A recent editorial in the Fort Worth Star-Telegram has us asking again, WHAT? We were reading along, agreeing and wondered, what's the catch?
While we agree with some of the content and are glad the paper realizes there are more neighborhoods than just downtown, we noticed this was the second article without a mention of their beloved Trinity River Vision. The article says if Fort Worth can't fix its mangled budget, it should stick to the basics. You know, those things your tax money is supposed to pay for - infrastructure, police, fire...
And then, there it was, the picture for the article shows the failed, costly streetcar that the Trinity River Vision had brought to Fort Worth and put on display like a pig at the county fair. We have to ask, is it really a basic?
Or is this just another commercial?
The meaning of quality of life in Fort Worth depends on where you live.
Unfortunately, we still have areas in Fort Worth where even the essentials are lacking. A good quality of life in these neighborhoods would mean curbs, sidewalks and access to a grocery store that doesn't take two bus transfers and three hours to reach.

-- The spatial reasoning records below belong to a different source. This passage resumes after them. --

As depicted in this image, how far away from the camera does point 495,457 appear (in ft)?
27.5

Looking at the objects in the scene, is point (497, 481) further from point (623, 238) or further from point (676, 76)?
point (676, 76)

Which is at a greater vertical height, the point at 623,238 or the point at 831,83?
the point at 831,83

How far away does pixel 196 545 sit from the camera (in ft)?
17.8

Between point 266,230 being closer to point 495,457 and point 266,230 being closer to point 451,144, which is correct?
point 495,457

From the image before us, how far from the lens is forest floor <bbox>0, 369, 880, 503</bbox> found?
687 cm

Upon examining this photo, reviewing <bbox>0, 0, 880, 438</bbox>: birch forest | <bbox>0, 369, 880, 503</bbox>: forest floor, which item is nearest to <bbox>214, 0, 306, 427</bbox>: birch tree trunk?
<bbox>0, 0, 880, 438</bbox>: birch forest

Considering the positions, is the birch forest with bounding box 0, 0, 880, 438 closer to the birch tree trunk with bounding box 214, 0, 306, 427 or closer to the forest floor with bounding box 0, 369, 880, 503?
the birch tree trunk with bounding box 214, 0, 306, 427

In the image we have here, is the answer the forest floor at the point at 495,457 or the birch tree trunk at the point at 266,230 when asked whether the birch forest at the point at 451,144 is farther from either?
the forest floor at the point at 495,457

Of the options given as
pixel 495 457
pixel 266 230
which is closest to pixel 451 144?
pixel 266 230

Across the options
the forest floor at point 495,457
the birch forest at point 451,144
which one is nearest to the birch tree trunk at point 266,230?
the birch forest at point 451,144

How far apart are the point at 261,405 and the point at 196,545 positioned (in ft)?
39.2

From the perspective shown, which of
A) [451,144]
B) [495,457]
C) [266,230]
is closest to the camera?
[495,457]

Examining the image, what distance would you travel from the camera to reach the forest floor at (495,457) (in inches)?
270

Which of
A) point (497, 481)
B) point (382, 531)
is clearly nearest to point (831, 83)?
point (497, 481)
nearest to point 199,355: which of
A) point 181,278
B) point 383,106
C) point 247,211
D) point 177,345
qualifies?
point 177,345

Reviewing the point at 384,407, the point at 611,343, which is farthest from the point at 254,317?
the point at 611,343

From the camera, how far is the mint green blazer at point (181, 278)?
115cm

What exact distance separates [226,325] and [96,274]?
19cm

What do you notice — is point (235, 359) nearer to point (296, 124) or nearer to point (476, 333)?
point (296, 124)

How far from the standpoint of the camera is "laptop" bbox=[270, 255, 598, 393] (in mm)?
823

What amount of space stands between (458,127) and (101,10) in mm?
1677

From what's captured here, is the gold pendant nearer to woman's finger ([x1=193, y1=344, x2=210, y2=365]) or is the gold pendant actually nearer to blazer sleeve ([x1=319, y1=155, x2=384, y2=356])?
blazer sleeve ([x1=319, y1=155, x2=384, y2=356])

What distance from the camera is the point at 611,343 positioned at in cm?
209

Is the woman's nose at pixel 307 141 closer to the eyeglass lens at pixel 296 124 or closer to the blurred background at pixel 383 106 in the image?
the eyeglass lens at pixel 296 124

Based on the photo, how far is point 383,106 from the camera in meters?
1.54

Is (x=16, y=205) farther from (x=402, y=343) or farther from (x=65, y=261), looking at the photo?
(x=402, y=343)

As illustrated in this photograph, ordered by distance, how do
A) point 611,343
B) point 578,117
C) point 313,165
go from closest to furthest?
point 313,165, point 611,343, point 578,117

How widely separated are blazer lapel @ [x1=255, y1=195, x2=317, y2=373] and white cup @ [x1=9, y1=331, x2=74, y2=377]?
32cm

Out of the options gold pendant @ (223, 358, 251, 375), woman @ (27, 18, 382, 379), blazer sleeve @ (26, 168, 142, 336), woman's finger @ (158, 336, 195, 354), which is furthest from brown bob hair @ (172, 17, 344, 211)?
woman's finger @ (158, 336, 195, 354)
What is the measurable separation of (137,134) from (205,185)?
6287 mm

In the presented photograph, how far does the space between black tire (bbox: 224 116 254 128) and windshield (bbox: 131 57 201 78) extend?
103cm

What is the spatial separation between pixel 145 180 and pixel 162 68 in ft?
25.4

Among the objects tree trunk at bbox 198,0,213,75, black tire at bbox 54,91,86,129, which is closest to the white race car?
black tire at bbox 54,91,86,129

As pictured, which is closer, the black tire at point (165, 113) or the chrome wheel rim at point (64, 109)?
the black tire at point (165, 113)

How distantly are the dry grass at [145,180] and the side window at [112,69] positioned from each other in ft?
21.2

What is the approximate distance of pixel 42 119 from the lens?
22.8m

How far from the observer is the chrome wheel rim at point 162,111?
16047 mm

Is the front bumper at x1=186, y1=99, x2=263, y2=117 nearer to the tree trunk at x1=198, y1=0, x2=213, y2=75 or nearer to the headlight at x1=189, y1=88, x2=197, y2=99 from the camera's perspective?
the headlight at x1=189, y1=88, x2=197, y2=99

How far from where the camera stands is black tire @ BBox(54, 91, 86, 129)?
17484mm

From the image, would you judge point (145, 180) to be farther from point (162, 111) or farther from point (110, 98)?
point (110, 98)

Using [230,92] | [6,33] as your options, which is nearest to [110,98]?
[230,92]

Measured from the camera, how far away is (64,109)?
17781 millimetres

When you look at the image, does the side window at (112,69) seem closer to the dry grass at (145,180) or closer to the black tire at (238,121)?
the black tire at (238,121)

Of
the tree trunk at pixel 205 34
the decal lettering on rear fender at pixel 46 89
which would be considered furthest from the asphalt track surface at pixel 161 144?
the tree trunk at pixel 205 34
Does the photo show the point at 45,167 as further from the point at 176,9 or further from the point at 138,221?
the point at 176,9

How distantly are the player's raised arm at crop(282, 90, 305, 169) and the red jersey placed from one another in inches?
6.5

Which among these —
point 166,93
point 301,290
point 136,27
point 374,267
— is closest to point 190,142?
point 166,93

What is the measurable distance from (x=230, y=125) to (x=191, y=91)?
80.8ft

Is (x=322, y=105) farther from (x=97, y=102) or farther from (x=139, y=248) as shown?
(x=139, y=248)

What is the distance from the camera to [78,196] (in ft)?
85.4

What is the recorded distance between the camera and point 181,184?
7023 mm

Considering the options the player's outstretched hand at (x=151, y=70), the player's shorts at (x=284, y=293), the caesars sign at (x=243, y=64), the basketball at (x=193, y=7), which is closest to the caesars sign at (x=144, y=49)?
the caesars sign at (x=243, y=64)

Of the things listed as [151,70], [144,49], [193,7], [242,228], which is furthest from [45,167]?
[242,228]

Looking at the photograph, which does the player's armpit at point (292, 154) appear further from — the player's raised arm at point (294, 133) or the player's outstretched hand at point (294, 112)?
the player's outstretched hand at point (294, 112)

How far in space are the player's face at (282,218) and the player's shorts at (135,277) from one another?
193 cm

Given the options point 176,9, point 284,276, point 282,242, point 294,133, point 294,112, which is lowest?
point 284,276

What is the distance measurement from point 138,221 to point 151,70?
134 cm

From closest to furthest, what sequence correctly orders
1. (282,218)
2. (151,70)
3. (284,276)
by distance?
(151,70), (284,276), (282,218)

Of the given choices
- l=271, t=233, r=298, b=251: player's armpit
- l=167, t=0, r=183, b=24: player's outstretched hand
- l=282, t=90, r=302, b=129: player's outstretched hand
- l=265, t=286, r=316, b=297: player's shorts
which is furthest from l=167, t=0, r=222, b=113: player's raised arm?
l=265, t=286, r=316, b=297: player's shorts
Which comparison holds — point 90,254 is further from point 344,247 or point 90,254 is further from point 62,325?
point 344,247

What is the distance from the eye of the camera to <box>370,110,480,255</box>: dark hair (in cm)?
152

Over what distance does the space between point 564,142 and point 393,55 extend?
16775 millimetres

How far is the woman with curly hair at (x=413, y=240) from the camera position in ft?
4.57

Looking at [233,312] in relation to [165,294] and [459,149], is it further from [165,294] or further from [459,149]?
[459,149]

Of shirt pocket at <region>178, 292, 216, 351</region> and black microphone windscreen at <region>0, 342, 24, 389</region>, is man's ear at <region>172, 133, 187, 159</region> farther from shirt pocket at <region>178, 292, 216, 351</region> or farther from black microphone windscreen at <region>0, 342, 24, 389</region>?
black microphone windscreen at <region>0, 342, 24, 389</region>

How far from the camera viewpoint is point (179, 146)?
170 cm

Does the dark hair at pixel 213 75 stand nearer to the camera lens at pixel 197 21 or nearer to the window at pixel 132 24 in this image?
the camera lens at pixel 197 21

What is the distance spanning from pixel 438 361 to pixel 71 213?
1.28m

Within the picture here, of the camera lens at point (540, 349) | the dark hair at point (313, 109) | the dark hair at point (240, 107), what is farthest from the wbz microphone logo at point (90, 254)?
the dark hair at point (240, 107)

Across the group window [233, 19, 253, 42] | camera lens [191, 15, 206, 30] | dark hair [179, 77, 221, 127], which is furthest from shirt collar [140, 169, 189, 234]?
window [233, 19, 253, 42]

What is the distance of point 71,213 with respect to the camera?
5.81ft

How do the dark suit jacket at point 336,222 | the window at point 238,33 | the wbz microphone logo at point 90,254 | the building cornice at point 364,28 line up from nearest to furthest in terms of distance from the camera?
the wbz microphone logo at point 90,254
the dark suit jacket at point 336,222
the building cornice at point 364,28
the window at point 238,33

The city is faced once again with a massive budget shortfall in the fiscal 2013 budget, in the neighborhood of $45 million. That is about twice the size of the hole the council had to fill last year. Closing that $23.1 million gap required $5.8 million in cuts and money transfers from the enterprise and capital budget funds.
This just may be the new normal, folks. Wishing for the good ol' days of sizable increases in property and sales tax revenues is not a sustainable solution.
Sure, it would be great if urban villages were blossoming like springtime irises, with wide tree-lined boulevards sporting sidewalk cafes, free Wi-Fi and a streetcar to whisk patrons hither and yon. It would be great if every council district had a family aquatic center and a modern library and a dog park.
But it'd also be great if local government would focus on making sure the essentials -- safe neighborhoods, drivable streets, functioning waste and storm water systems -- were part of everyone's quality of life.